The team owner has created one of the most successful operations in professional sports by finding great talent behind the wheel of the race car, and equally as important, tremendous talent in the race shop.

He gives the team the resources it needs to win races, Indianapolis 500s and IndyCar championships.

Ganassi calls it his toolbox.

Syndication: The Indianapolis Star
Syndication: The Indianapolis Star

“I go to work every day,” Ganassi told NBC Sports. “Everybody in racing has a toolbox. Some guys have wrenches in their toolbox. Some guys have software in their toolbox. Some guys have micrometers in their toolbox. Some guys have big fancy computers in their toolbox.

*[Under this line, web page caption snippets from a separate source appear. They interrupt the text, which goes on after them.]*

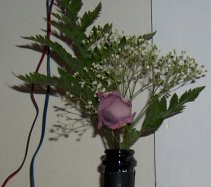 Cheap Rose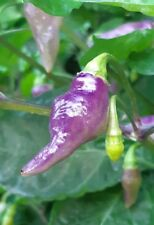 Hot Chili Pepper POCKMARK ORANGE 10 Seeds Vegetable Very Rare From 2019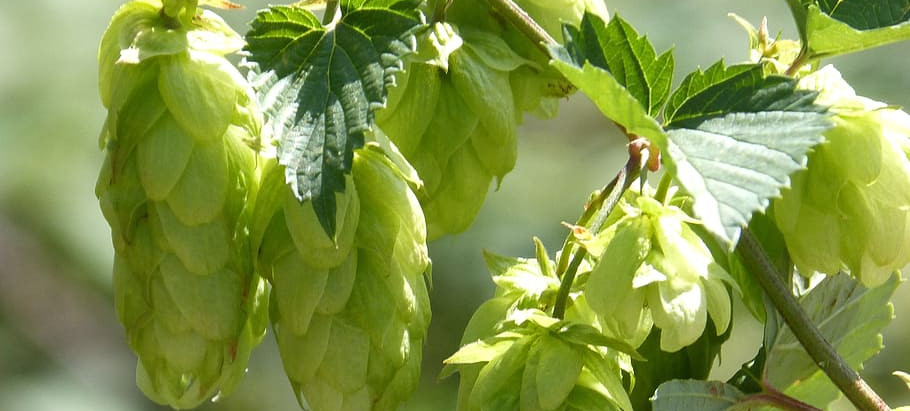 So What's the Deal with Hops?
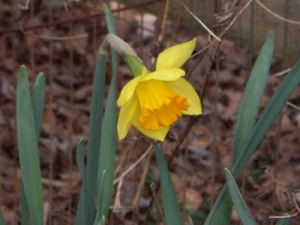 daffodil-solitary-feb-25th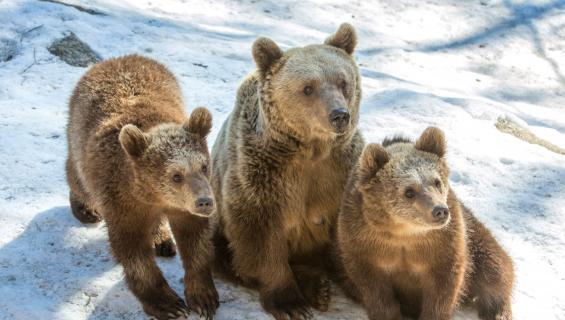 Karhut ovat Ähtärin eläinpuiston suurimpia vetonauloja.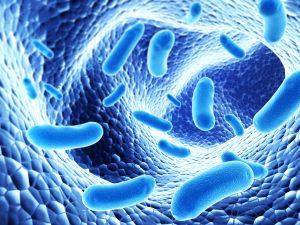 Lợi khuẩn probiotic là gì? Những đối tượng nào cần bổ sung lợi khuẩn với hệ tiêu hóa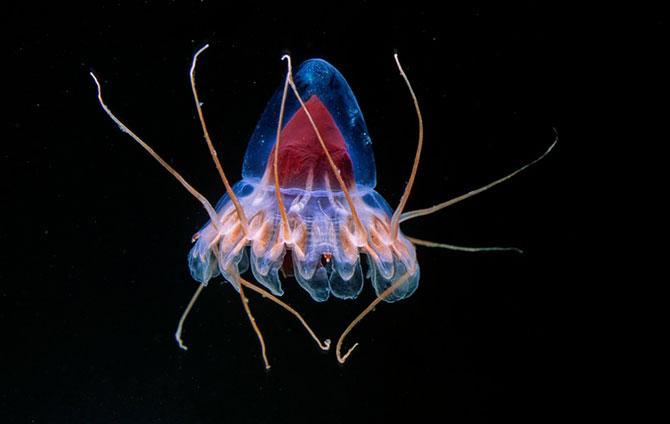 Обитатели океанских глубин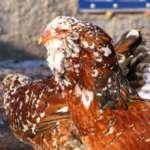 Орловская порода курицы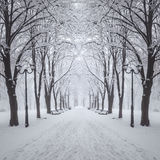 冬天城市公园 免版税库存照片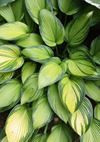 Hostas for sale buy Hosta 'June Fever' PP 15,340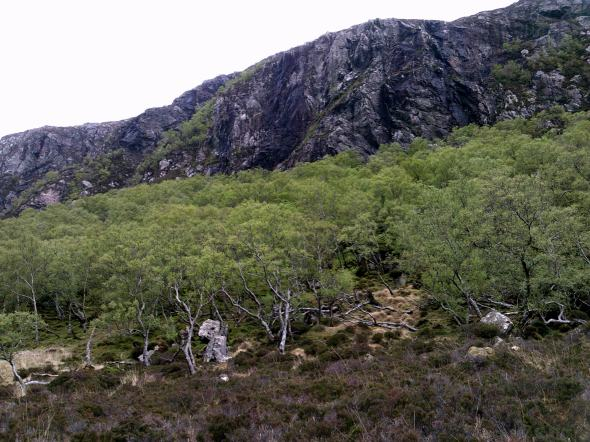 Gleann Dubh ancient woodlands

“I have a toolbox. What I try to do is give everybody the tools they need to work with and then let them do their job.

“That’s what I try to do.”

People are the most important part of "Chip’s Toolbox."

He has some of the best engineers, mechanics, and crewmembers in racing, and he is successful in keeping them around for s very long time.

“That’s down to Mike Hull and the team he puts together,” Ganassi said, referring to the longtime Chip Ganassi Racing managing director. “For a lot of years, we had a solid foundation of one great sponsor for a lot of years and that started it. Then it is having a solid foundation to stand on that they helped develop.

“It’s been picked up by PNC and The American Legion and people like that of the world that have perpetuated this thing.

“It has a lot to do with winning races. Winning and talent is a snowball thing. When you are winning, people want to be a part of that.

“People like Jim Hamilton, Chris Simmons, Julian Robertson, Barry Wanser, Mike O’Gara, Ricky Davis. They have been with us for a long time and there is some speed in that. I’ve said for a long time, there is speed in tenure.”


Those are names that have been the foundation of the team and around for 20 or more seasons.

But Ganassi is also mindful of finding future leadership.

After the 2022 season, he hired Taylor Kiel, formerly the president at Arrow McLaren and prior to that the same role at Schmidt Peterson Motorsports before it was acquired by McLaren.

Kiel has grown up around the team as his mother, Melinda, is married to Mike Hull. Ganassi is hoping to prepare Kiel for a leadership role in the future.

“You know you are getting old when I remember him in Melinda’s arms,” Ganassi recalled. “Now, he is telling me what to do on Monday.

“One could conclude that is the direction we are moving. It’s a natural progression.”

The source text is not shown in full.